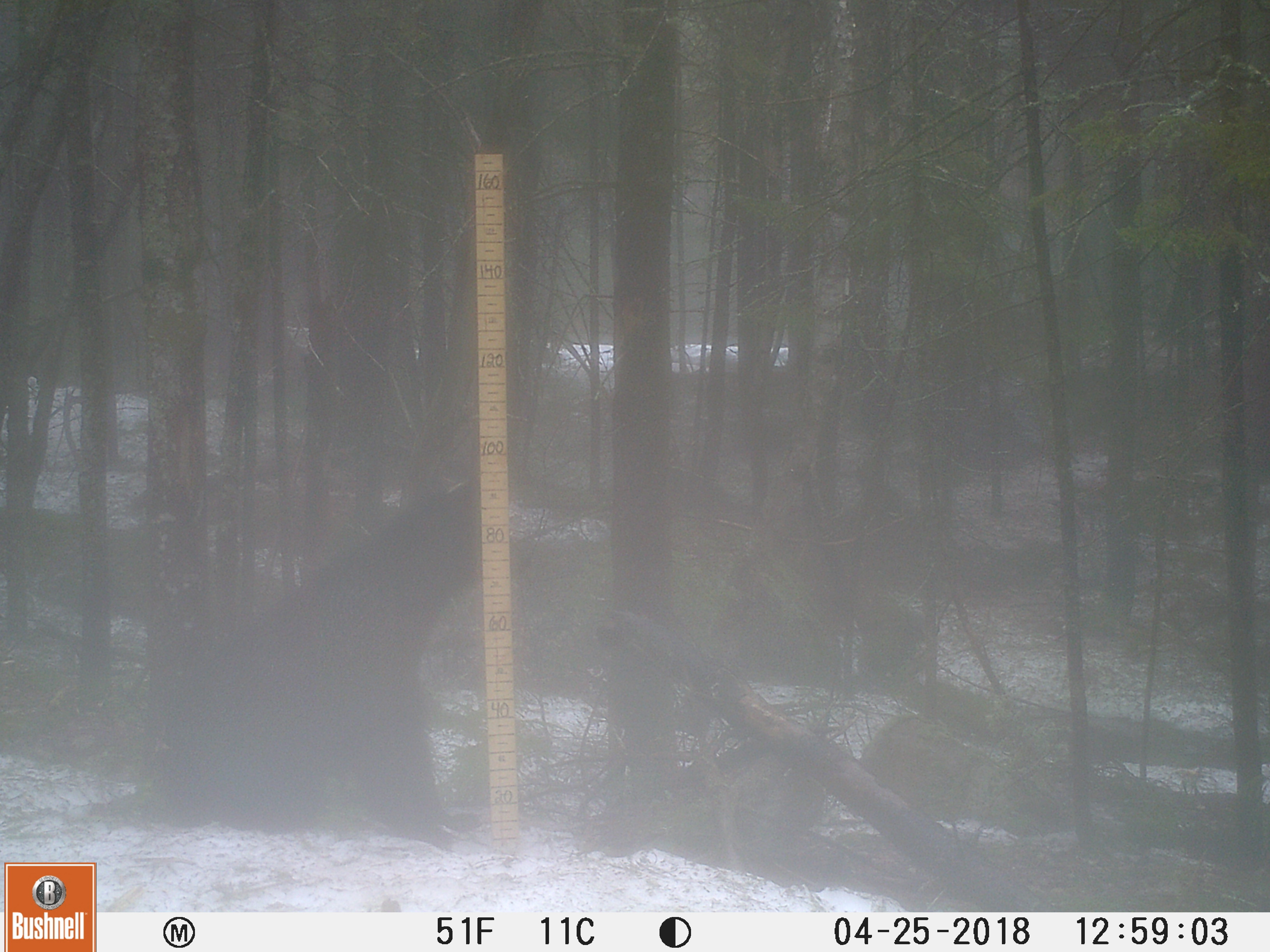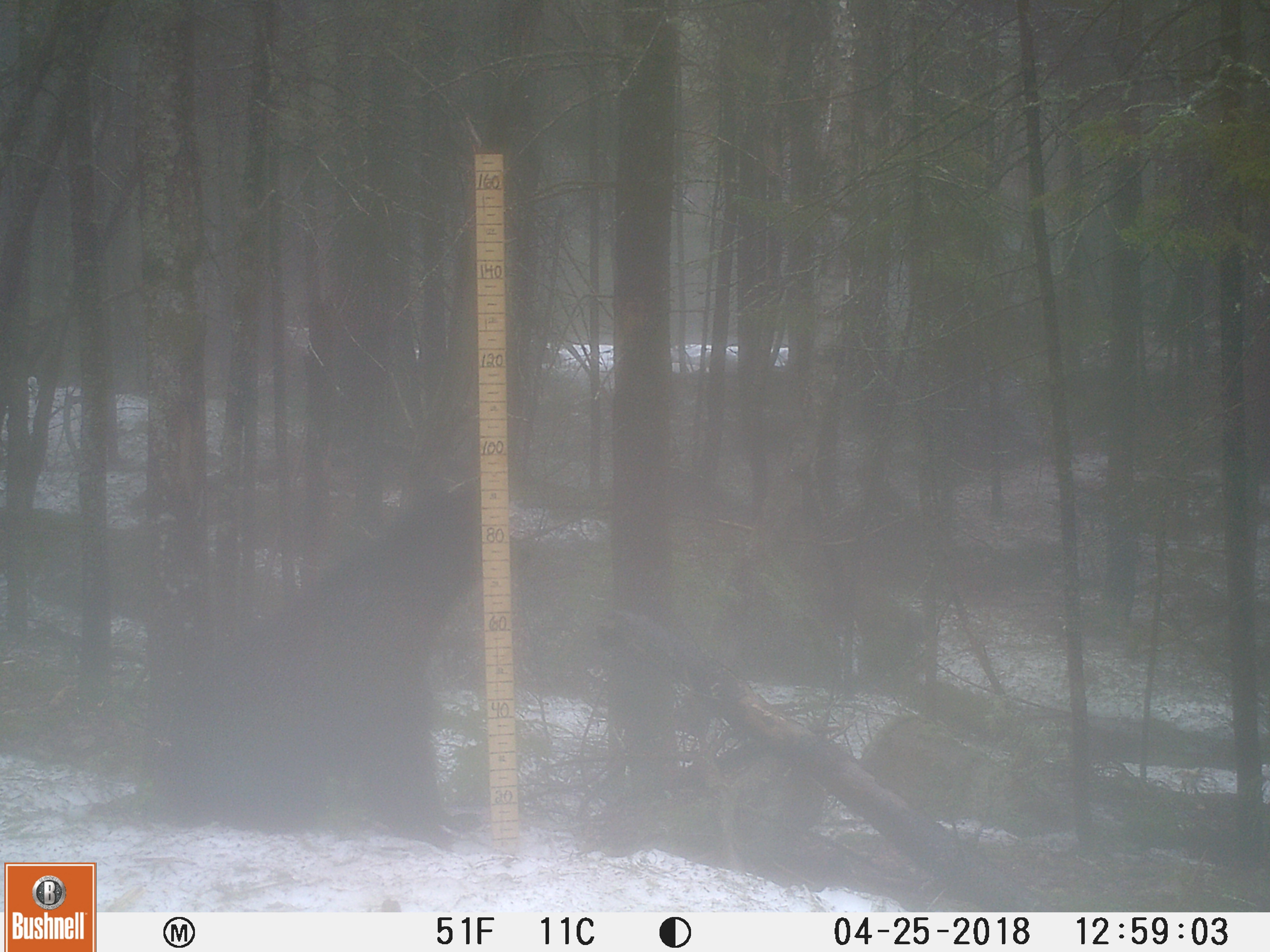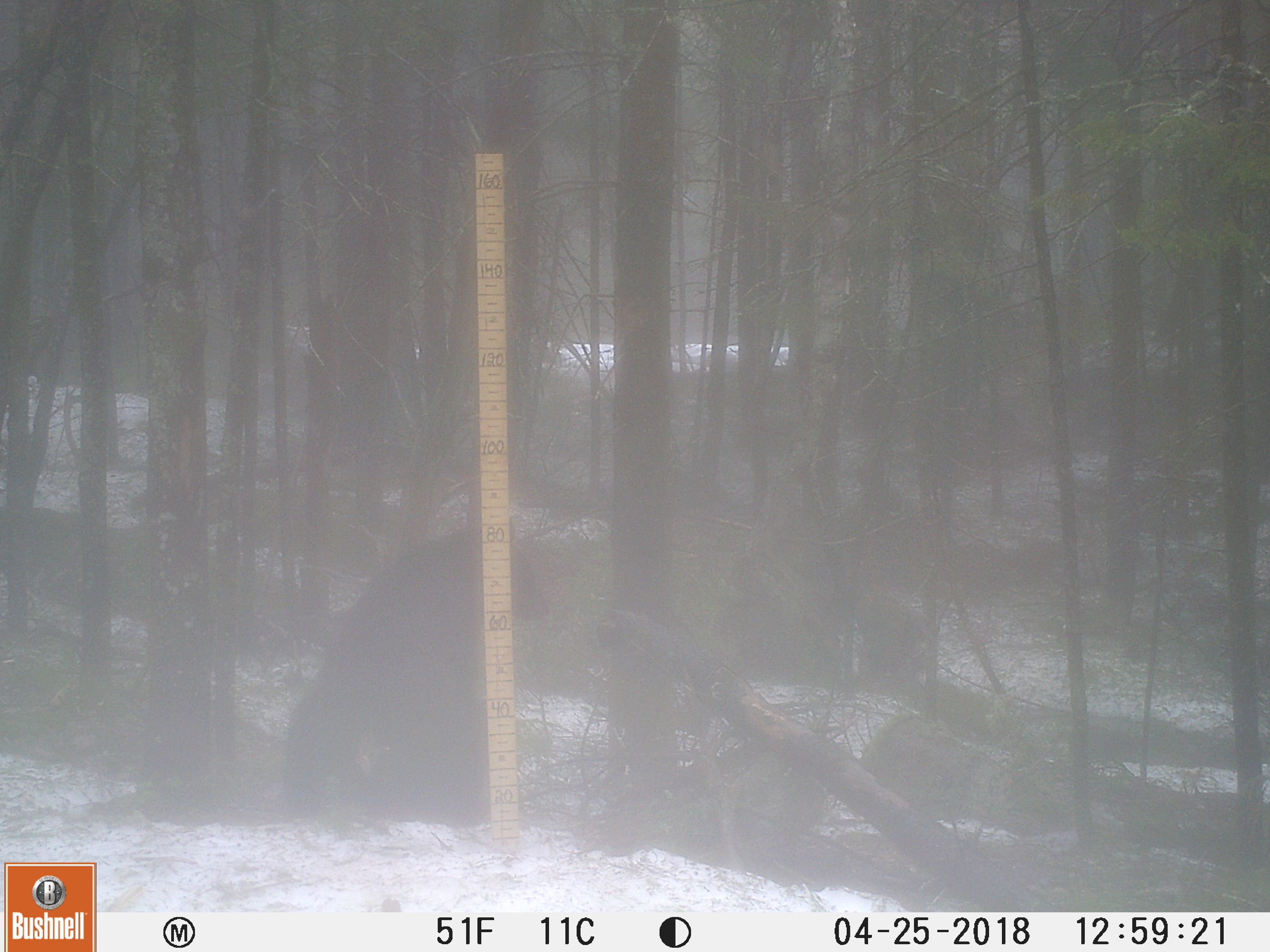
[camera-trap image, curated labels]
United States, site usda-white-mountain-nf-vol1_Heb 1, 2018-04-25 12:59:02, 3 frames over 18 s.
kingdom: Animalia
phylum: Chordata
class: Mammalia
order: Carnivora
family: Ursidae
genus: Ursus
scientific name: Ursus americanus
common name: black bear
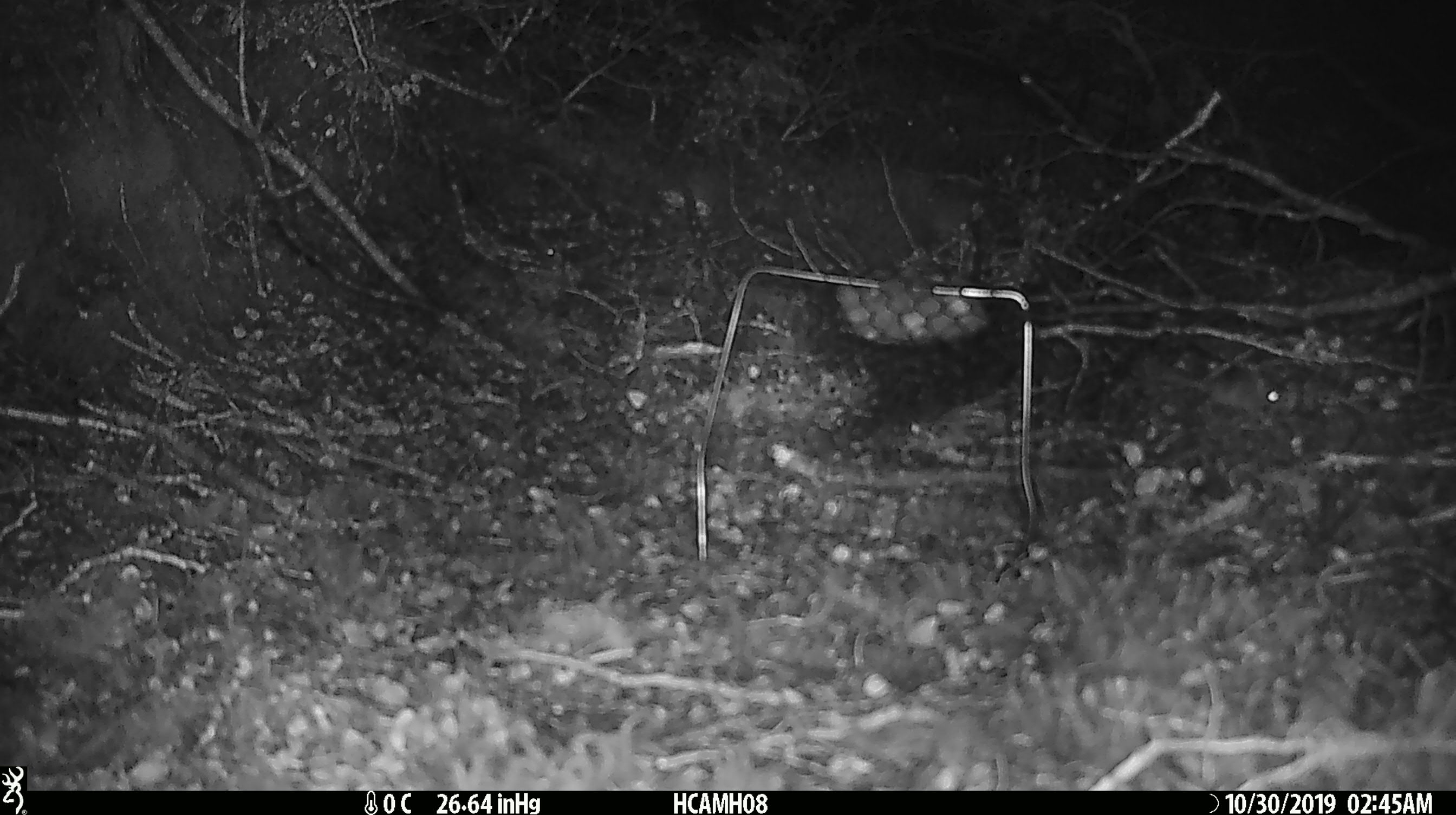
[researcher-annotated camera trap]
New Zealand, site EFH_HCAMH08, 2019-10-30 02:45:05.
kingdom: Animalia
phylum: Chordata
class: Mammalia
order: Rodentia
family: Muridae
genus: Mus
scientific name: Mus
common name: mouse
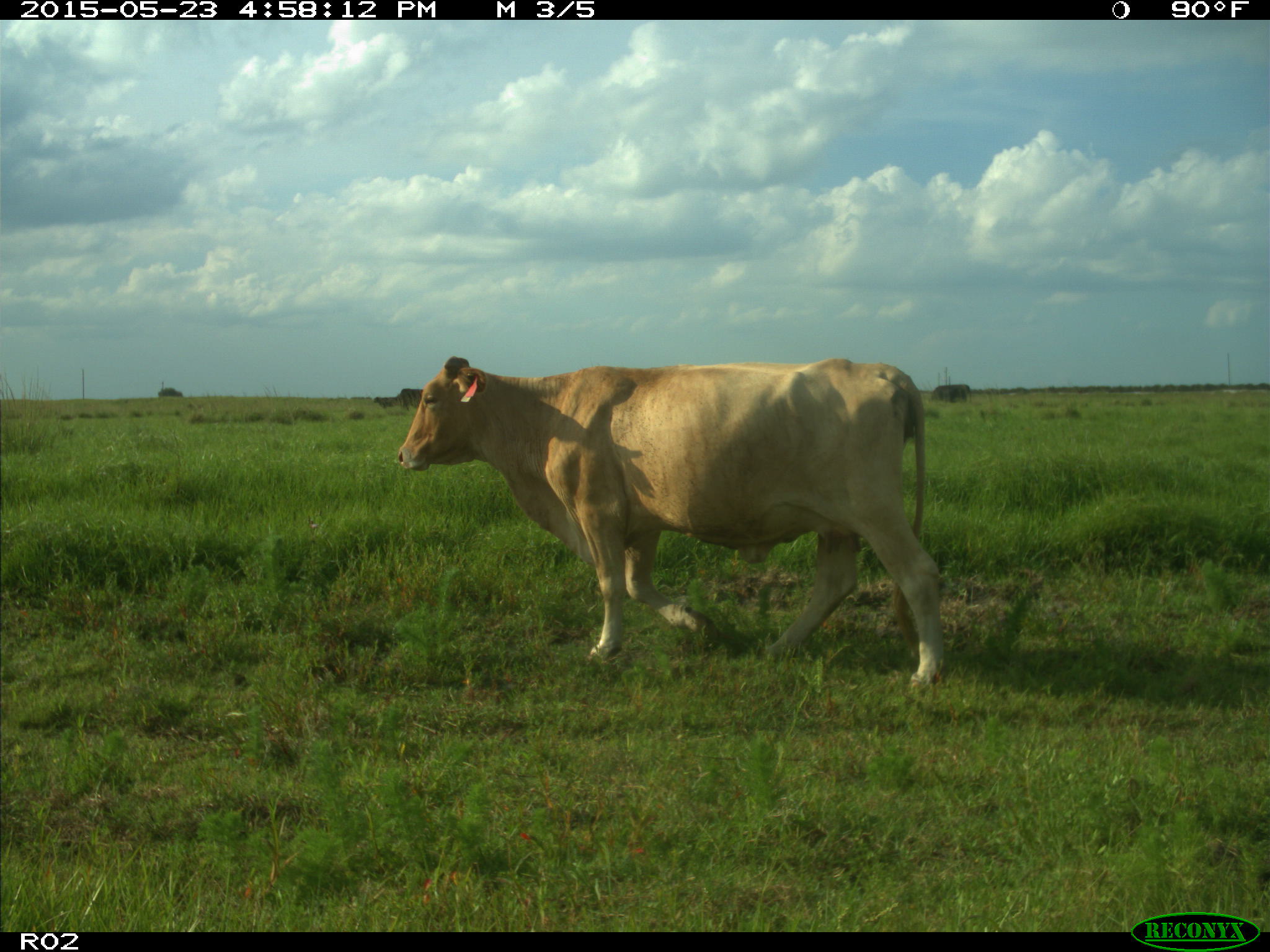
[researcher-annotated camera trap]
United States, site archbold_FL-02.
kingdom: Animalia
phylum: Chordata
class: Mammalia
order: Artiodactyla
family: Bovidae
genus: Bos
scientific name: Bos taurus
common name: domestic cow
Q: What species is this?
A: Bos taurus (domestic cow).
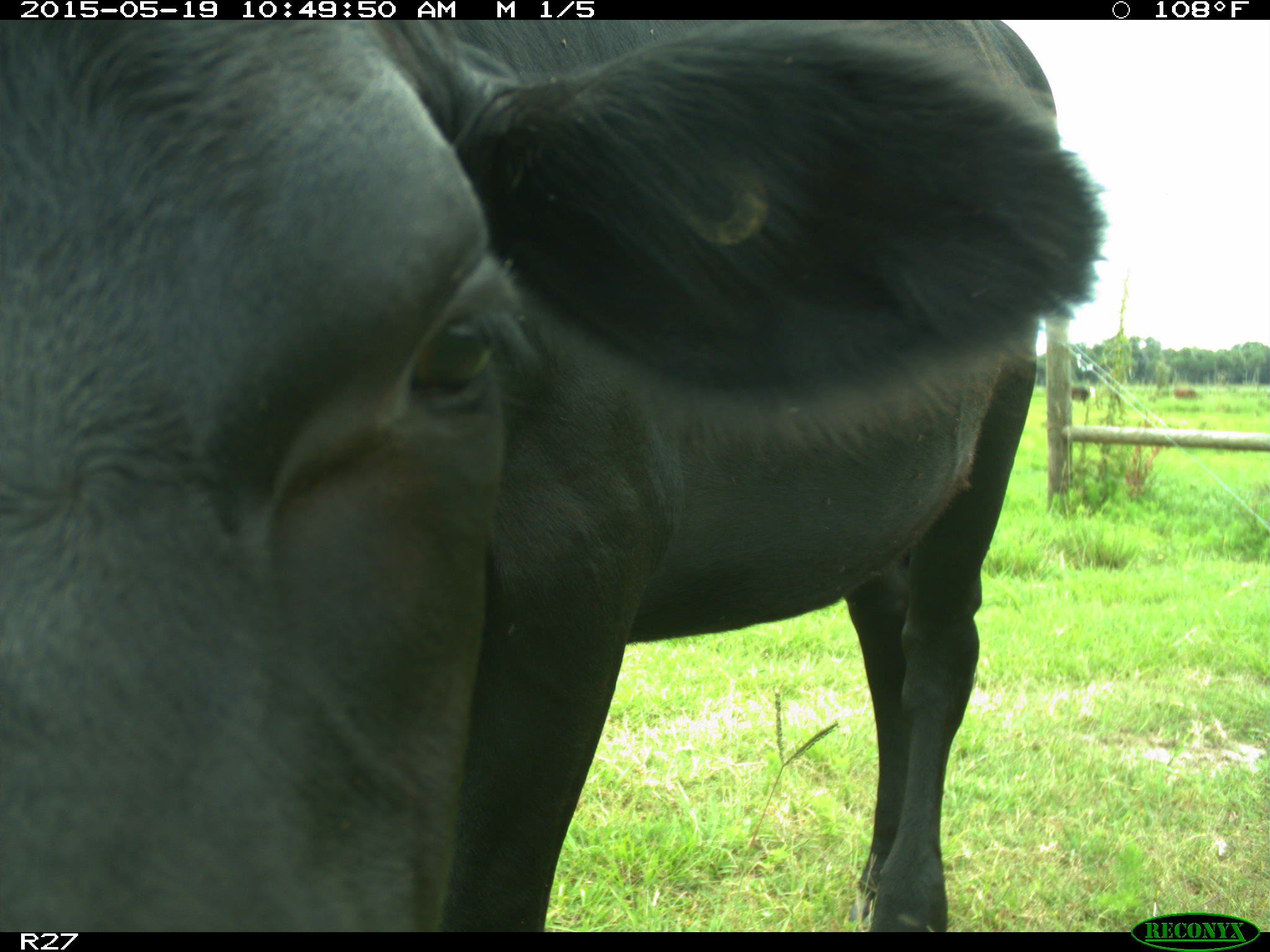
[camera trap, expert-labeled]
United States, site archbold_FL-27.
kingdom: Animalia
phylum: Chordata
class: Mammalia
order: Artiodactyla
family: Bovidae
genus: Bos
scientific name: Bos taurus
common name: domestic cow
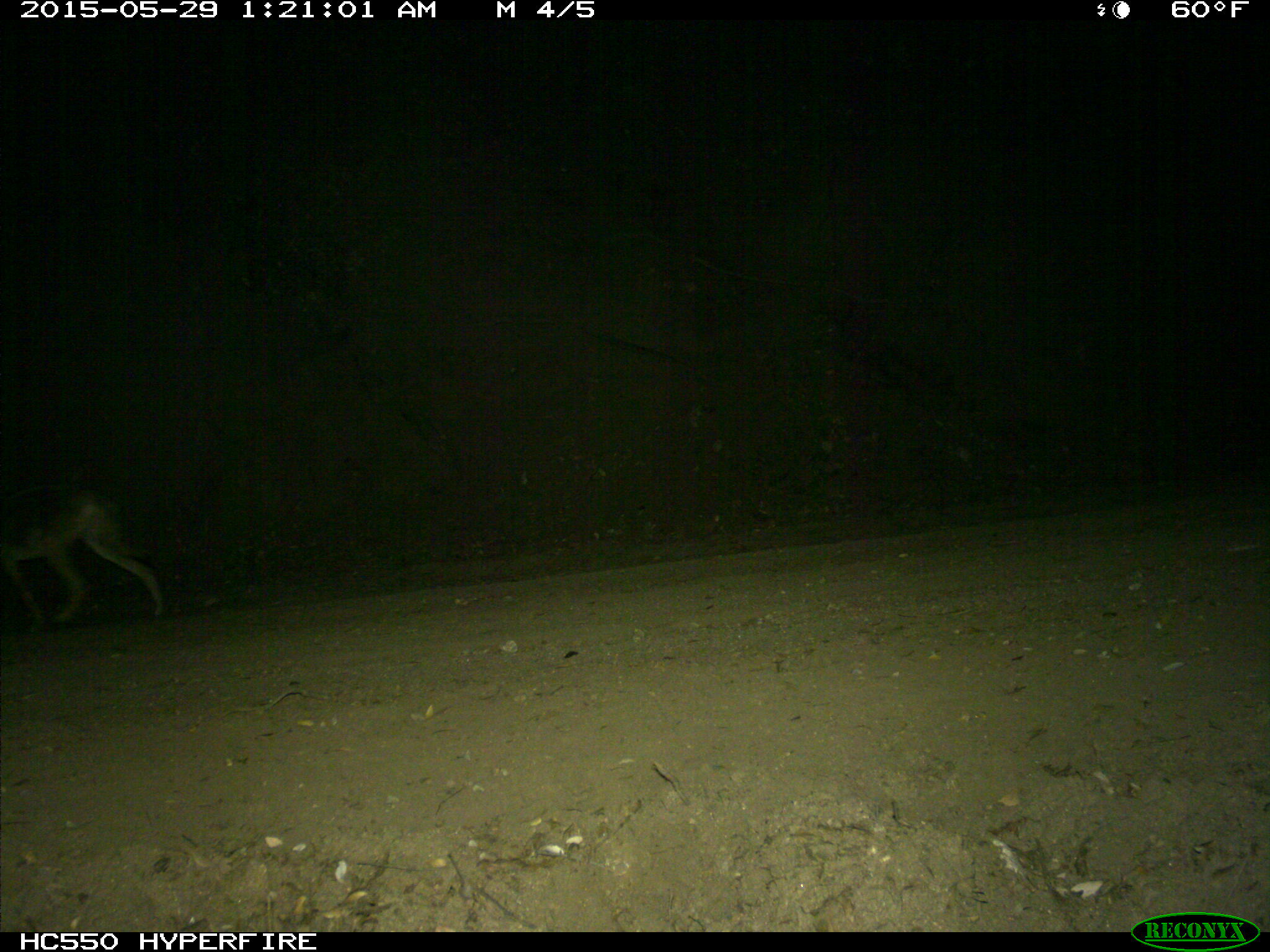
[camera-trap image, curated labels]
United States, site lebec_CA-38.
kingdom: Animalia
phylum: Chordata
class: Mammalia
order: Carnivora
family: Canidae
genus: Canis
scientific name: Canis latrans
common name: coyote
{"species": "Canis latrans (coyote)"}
════
Among the lines of the preceding data, which ones hold the word "site"? List them.

United States, site usda-white-mountain-nf-vol1_Heb 1, 2018-04-25 12:59:02, 3 frames over 18 s.
New Zealand, site EFH_HCAMH08, 2019-10-30 02:45:05.
United States, site archbold_FL-02.
United States, site archbold_FL-27.
United States, site lebec_CA-38.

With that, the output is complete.